▶ _Raw data_:
..........

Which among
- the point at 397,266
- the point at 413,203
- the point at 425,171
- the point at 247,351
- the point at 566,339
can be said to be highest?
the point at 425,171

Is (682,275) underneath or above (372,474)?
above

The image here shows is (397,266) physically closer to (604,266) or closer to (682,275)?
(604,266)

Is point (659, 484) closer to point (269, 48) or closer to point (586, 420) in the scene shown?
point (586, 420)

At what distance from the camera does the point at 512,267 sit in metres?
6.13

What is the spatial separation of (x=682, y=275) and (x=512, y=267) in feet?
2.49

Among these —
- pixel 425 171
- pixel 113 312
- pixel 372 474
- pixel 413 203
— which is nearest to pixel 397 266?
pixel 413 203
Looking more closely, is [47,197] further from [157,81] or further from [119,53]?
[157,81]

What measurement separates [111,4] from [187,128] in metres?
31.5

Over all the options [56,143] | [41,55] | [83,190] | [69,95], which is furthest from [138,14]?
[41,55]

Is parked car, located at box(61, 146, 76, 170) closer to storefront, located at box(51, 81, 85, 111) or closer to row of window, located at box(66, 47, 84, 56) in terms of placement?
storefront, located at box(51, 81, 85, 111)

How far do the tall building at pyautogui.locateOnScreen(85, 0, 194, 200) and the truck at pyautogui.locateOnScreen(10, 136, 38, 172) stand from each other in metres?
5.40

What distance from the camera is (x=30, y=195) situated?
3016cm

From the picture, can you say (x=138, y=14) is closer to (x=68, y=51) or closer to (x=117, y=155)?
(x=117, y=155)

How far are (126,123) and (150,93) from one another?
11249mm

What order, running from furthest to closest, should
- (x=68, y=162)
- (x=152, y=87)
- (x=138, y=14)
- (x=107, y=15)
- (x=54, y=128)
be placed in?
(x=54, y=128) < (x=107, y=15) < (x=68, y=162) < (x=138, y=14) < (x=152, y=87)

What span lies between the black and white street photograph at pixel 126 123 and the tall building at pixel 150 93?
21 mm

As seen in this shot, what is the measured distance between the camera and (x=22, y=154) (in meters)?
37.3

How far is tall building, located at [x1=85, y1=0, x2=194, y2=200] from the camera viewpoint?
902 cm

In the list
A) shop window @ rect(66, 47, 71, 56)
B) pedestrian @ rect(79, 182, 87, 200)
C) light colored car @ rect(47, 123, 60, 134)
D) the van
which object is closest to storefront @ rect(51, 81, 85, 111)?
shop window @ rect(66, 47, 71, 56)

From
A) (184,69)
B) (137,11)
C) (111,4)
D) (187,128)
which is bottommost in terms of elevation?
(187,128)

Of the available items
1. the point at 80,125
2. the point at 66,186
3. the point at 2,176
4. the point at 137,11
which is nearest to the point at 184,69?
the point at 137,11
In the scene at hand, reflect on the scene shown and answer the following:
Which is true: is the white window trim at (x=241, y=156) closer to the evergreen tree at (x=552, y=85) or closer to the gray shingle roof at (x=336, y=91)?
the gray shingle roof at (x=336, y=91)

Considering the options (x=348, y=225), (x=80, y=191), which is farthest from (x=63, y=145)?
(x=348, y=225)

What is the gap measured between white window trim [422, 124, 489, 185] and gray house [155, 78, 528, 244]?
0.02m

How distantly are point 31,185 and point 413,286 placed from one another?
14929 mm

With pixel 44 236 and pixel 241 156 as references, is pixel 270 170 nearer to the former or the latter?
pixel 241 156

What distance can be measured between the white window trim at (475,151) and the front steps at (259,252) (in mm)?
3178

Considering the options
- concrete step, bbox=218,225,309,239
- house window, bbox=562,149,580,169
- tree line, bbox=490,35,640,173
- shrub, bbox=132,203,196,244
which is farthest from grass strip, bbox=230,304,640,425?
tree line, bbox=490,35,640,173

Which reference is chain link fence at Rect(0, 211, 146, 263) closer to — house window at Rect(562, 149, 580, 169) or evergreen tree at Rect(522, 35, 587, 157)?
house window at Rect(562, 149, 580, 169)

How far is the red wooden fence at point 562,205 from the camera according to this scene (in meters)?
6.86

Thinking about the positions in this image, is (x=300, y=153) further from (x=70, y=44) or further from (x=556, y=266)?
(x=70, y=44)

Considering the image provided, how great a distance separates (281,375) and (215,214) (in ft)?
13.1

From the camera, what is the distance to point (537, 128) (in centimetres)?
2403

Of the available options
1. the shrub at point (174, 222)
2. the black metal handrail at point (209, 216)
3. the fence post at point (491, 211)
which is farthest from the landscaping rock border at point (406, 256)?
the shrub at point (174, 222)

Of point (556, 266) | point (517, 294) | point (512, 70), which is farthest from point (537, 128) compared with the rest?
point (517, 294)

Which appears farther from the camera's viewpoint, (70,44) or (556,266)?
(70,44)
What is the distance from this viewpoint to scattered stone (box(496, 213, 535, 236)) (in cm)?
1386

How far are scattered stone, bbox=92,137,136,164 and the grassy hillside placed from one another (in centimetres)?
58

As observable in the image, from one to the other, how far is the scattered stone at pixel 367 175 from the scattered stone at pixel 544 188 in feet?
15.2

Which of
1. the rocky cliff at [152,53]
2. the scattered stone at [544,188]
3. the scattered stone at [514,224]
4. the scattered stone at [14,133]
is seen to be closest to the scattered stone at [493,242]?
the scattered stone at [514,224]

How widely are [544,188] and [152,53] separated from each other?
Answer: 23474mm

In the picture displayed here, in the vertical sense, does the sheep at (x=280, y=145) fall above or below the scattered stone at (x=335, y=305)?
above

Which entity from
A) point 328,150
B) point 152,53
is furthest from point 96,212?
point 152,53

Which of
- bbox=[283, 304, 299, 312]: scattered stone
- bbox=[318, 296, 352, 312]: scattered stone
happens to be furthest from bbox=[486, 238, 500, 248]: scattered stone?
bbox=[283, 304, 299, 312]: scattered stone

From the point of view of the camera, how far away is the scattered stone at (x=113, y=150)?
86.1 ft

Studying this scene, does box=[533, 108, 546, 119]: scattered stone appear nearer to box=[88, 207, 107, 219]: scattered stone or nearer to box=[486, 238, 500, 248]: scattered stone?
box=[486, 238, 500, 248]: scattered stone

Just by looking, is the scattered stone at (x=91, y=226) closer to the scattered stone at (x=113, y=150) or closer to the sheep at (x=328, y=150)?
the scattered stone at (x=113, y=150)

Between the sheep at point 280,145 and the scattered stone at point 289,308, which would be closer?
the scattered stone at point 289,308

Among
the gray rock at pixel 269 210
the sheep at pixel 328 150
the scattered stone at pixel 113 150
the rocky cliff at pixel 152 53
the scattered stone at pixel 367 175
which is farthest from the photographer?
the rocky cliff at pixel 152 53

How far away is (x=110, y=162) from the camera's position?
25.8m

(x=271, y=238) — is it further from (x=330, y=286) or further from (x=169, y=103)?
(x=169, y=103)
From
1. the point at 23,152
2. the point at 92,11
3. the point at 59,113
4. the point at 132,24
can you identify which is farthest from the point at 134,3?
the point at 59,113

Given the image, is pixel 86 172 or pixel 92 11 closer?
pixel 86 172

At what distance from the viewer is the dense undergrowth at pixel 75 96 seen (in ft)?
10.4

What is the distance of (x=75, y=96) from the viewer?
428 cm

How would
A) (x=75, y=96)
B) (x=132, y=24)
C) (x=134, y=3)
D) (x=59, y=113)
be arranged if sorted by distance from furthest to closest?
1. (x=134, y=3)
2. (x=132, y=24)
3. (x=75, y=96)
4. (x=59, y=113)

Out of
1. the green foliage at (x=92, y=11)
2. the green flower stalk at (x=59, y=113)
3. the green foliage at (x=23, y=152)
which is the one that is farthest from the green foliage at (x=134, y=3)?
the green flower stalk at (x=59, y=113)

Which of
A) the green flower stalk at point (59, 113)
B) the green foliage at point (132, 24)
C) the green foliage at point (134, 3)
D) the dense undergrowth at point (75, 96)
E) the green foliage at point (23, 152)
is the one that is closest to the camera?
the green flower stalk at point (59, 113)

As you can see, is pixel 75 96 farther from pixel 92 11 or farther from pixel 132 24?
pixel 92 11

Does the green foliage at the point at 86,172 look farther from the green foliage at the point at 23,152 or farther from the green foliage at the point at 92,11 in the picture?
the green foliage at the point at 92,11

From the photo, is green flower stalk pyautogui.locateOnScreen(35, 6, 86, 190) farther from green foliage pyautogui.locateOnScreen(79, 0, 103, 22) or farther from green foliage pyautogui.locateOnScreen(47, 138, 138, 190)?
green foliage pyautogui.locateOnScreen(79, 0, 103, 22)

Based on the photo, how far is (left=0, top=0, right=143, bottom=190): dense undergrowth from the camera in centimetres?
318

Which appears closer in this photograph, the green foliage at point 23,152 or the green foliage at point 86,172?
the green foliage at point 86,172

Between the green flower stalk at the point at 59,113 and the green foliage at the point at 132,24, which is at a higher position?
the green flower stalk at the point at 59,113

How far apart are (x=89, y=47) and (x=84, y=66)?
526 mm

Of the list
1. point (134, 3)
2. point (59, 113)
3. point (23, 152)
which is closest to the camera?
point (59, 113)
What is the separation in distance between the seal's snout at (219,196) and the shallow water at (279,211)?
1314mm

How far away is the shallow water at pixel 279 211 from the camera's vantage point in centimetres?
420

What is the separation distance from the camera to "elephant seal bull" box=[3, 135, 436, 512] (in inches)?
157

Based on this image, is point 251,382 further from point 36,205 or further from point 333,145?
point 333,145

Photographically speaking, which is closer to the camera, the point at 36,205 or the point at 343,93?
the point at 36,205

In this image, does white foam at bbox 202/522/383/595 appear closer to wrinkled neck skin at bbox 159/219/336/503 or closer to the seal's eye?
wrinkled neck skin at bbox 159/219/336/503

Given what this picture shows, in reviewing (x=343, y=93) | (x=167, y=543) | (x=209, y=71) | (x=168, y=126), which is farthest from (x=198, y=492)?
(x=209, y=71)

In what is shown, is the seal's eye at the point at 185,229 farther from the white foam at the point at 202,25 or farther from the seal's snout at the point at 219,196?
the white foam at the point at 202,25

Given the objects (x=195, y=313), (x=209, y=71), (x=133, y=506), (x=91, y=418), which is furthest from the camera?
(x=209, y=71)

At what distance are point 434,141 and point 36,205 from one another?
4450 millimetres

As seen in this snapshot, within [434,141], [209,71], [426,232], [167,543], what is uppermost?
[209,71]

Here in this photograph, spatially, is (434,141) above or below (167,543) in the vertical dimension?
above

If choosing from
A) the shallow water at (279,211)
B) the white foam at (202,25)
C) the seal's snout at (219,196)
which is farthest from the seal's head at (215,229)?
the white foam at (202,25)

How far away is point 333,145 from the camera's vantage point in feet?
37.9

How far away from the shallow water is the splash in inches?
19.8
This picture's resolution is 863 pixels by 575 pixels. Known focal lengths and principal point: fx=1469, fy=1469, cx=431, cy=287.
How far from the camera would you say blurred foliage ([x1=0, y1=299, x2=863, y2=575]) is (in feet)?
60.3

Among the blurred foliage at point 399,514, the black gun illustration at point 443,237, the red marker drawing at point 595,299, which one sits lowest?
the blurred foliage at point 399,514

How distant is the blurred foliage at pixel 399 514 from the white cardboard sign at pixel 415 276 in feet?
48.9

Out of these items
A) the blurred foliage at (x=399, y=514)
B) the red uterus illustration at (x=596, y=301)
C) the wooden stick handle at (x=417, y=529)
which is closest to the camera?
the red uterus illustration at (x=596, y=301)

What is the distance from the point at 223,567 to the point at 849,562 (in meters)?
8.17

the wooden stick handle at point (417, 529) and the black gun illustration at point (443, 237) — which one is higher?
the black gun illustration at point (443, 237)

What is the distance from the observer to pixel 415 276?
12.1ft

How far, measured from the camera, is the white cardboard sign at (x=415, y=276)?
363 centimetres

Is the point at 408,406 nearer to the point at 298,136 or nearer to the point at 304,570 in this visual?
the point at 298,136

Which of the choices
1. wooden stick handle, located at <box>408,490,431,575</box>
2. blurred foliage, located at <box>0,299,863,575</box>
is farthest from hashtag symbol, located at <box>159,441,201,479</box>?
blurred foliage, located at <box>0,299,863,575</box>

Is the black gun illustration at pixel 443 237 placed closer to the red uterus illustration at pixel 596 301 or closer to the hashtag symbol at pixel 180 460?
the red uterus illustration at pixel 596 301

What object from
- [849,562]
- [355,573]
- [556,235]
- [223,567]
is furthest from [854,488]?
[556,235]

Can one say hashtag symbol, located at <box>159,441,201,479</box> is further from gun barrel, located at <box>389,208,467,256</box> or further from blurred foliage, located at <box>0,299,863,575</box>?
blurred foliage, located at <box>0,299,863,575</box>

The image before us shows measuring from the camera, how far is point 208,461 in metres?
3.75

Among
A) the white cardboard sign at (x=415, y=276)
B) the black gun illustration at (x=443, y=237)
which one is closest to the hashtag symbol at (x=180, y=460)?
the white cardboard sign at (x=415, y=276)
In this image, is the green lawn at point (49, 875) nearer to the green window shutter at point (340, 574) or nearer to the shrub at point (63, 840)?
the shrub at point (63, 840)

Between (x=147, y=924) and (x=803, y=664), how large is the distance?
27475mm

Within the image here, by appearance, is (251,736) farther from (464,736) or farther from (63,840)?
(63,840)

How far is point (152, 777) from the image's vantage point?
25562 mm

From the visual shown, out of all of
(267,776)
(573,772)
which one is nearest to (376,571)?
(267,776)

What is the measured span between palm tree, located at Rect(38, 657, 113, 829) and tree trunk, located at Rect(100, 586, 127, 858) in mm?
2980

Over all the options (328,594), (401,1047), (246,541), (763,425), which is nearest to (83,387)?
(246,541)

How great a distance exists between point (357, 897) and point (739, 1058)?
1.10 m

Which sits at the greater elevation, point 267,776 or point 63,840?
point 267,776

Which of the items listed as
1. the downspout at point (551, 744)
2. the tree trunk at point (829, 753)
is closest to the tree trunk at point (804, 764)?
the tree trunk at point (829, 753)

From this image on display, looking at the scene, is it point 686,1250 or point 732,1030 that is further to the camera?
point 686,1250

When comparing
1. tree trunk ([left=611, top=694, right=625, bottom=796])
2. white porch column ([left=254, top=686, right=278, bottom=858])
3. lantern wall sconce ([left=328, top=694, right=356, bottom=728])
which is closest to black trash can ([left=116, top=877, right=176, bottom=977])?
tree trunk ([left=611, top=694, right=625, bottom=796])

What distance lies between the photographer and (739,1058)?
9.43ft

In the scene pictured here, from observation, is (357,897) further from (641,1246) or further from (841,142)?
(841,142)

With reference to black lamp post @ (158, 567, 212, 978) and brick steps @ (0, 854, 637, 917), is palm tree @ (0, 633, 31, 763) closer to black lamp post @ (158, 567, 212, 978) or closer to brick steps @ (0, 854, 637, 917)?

..........

▶ _Task to complete_:
Copy out the listing's lines exactly, from the line containing "Looking more closely, is" through the line containing "(x=54, y=128) <", with both of those lines included.

▶ _Result below_:
Looking more closely, is [47,197] further from [157,81] or further from [119,53]?
[157,81]

What measurement separates [111,4] from [187,128] in metres?
31.5

Over all the options [56,143] | [41,55] | [83,190] | [69,95], which is furthest from [138,14]?
[41,55]

Is parked car, located at box(61, 146, 76, 170) closer to storefront, located at box(51, 81, 85, 111) or closer to row of window, located at box(66, 47, 84, 56) in terms of placement?
storefront, located at box(51, 81, 85, 111)

How far do the tall building at pyautogui.locateOnScreen(85, 0, 194, 200) and the truck at pyautogui.locateOnScreen(10, 136, 38, 172) stand from each other in metres?
5.40

What distance from the camera is (x=30, y=195) situated?
3016cm

From the picture, can you say (x=138, y=14) is closer to (x=68, y=51) or closer to (x=117, y=155)?
(x=117, y=155)

How far are (126,123) and (150,93) from one another?
11249mm

What order, running from furthest to closest, should
- (x=68, y=162)
- (x=152, y=87)
- (x=138, y=14)
- (x=107, y=15)
- (x=54, y=128)
be placed in?
(x=54, y=128) < (x=107, y=15) < (x=68, y=162) < (x=138, y=14) < (x=152, y=87)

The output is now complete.